Holocene hydrological cycle changes in the Southern Hemisphere documented in East Antarctic deuterium excess records

Four Holocene-long East Antarctic deuterium excess records are used to study past changes of the hydrological cycle in the Southern Hemisphere. We combine simple and complex isotopic models to quantify the relationships between Antarctic deuterium excess fluctuations and the sea surface temperature (SST) integrated over the moisture source areas for Antarctic snow. The common deuterium excess increasing trend during the first half of the Holocene is therefore interpreted in terms of a warming of the average ocean moisture source regions over this time. Available Southern Hemisphere SST records exhibit opposite trends at low latitudes (warming) and at high latitudes (cooling) during the Holocene.
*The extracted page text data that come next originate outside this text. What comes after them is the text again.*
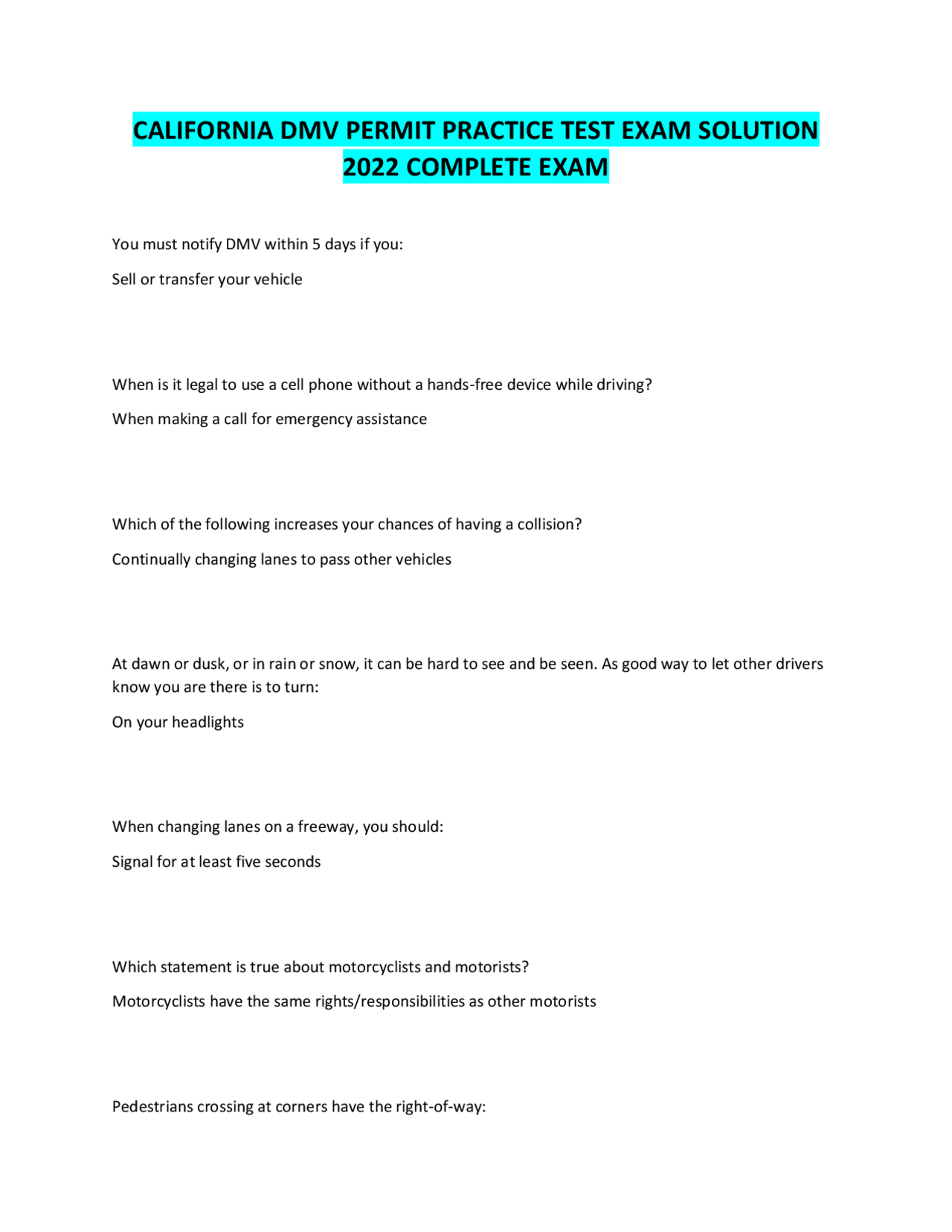 CALIFORNIA DMV PERMIT PRACTICE TEST EXAM SOLUTION 2022 COMPLETE EXAM

You must notify DMV within 5 days if you:

Sell or transfer your vehicle

When is it legal to use a cell phone without a hands-free device while driving?

When making a call for emergency assistance

Which of the following increases your chances of having a collision?

Continually changing lanes to pass other vehicles

At dawn or dusk, or in rain or snow, it can be hard to see and be seen. As good way to let other drivers know you are there is to turn:

On your headlights

When changing lanes on a freeway, you should:

Signal for at least five seconds

Which statement is true about motorcyclists and motorists?

Motorcyclists have the same rights/responsibilities as other motorists

Pedestrians crossing at corners have the right-of-way: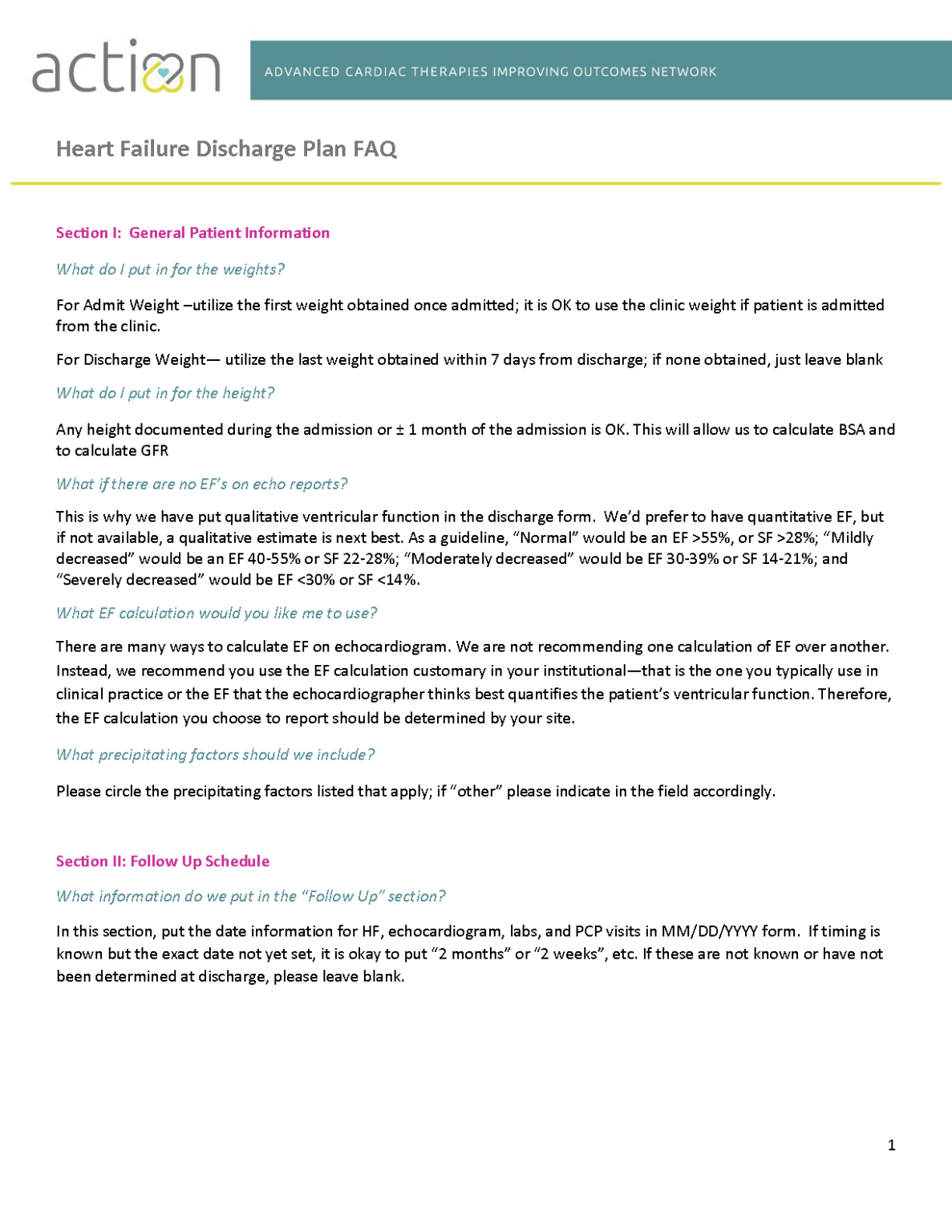 action

ADVANCED CARDIAC THERAPIES IMPROVING OUTCOMES NETWORK

Heart Failure Discharge Plan FAQ

Section I: General Patient Information

What do I put in for the weights?

For Admit Weight –utilize the first weight obtained once admitted; it is OK to use the clinic weight if patient is admitted from the clinic.

For Discharge Weight— utilize the last weight obtained within 7 days from discharge; if none obtained, just leave blank

What do I put in for the height?

Any height documented during the admission or ± 1 month of the admission is OK. This will allow us to calculate BSA and to calculate GFR

What if there are no EF's on echo reports?

This is why we have put qualitative ventricular function in the discharge form. We'd prefer to have quantitative EF, but if not available, a qualitative estimate is next best. As a guideline, "Normal" would be an EF >55%, or SF >28%; "Mildly decreased" would be an EF 40-55% or SF 22-28%; "Moderately decreased" would be EF 30-39% or SF 14-21%; and "Severely decreased" would be EF <30% or SF <14%.

What EF calculation would you like me to use?

There are many ways to calculate EF on echocardiogram. We are not recommending one calculation of EF over another. Instead, we recommend you use the EF calculation customary in your institutional—that is the one you typically use in clinical practice or the EF that the echocardiographer thinks best quantifies the patient's ventricular function. Therefore, the EF calculation you choose to report should be determined by your site.

What precipitating factors should we include?

Please circle the precipitating factors listed that apply; if "other" please indicate in the field accordingly.

Section II: Follow Up Schedule

What information do we put in the "Follow Up" section?

In this section, put the date information for HF, echocardiogram, labs, and PCP visits in MM/DD/YYYY form. If timing is known but the exact date not yet set, it is okay to put "2 months" or "2 weeks", etc. If these are not known or have not been determined at discharge, please leave blank.

1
The agreement between the Antarctic deuterium excess and low-latitude SST trends supports the idea that the tropics dominate in providing moisture for Antarctic precipitation. The opposite trends in SSTs at low and high latitudes can potentially be explained by the decreasing obliquity during the Holocene inducing opposite trends in the local mean annual insolation between low and high latitudes. It also implies an increased latitudinal insolation gradient that in turn can maintain a stronger atmospheric circulation transporting more tropical moisture to Antarctica. This mechanism is supported by results from a mid-Holocene climate simulation performed using a coupled ocean-atmosphere model.